Wikimedia projects make more and more use of structured data. You can see structured data in action in various projects:

Wikidata

Wikidata, a sister project of Wikipedia, is the free knowledge base of the Wikimedia ecosystem. Wikidata is the main project that stores freely editable and re-usable, multilingual, structured data.

Wikidata contains tens of millions of data items (or entities) about notable things in the world: places, people, abstract concepts, creative works...

Wikimedia Commons

Wikimedia Commons is a free source of volunteer-contributed media files and their associated metadata. It contains more than 50 million files: images, audio, video...

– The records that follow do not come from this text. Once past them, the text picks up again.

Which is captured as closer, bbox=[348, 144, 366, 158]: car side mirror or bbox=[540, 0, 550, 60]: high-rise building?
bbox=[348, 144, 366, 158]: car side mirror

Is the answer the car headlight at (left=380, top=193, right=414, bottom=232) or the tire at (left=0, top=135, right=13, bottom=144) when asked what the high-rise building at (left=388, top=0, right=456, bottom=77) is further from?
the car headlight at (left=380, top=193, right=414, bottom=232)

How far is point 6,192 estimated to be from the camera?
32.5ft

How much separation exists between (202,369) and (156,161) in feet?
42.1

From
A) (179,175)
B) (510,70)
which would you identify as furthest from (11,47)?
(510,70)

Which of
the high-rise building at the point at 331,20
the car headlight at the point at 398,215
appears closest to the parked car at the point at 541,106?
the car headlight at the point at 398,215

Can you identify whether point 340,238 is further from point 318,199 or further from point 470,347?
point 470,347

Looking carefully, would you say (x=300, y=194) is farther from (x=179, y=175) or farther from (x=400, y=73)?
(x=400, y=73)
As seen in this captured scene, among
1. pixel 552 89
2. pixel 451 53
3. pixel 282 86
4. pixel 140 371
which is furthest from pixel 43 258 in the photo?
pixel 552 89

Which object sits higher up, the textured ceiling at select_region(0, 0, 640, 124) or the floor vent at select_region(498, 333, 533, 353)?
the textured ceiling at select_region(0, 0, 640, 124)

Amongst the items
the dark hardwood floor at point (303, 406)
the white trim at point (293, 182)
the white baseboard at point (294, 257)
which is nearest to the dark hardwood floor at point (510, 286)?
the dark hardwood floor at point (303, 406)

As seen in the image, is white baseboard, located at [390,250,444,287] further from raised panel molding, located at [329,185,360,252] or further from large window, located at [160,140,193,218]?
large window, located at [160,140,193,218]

Many of these files on Wikimedia Commons have been contributed by cultural institutions - from large ones, like the National Archives of the United States, to very small organizations like the Jakob Smitsmuseum in Belgium.

Wikibase

Wikibase is not a website; it is a piece of software. Wikibase powers Wikidata, and the structured data on Wikimedia Commons. And, as free software, any individual or organization can download and use it to create their own, independent, structured data repositories. Many cultural institutions host their own Wikibase, like the German National Library and Rhizome.org.

 
Learn more

This introduction to structured data focuses on Wikimedia projects, not on individual organizations' use of Wikibase.

To learn more about Wikibase and get in touch with its community, check the website: https://wikiba.se/

Wikipedia

Wikipedia is an encyclopedia, describing knowledge about the world in text form. Structured data is not at the center there, but it appears in many places. Examples of structured data on Wikipedia include the authority control information on English Wikipedia, as well as many infoboxes on French, English, Portuguese, and other Wikipedias.

To apply Structured Data to other Wikimedia platforms, the Structured Data Across Wikimedia (SDAW) project is working to structure content on wikitext pages in a way that will be machine-recognizable and -relatable, to make reading, editing, and searching easier and more accessible across projects, such as Wikipedia in various languages, and on the internet.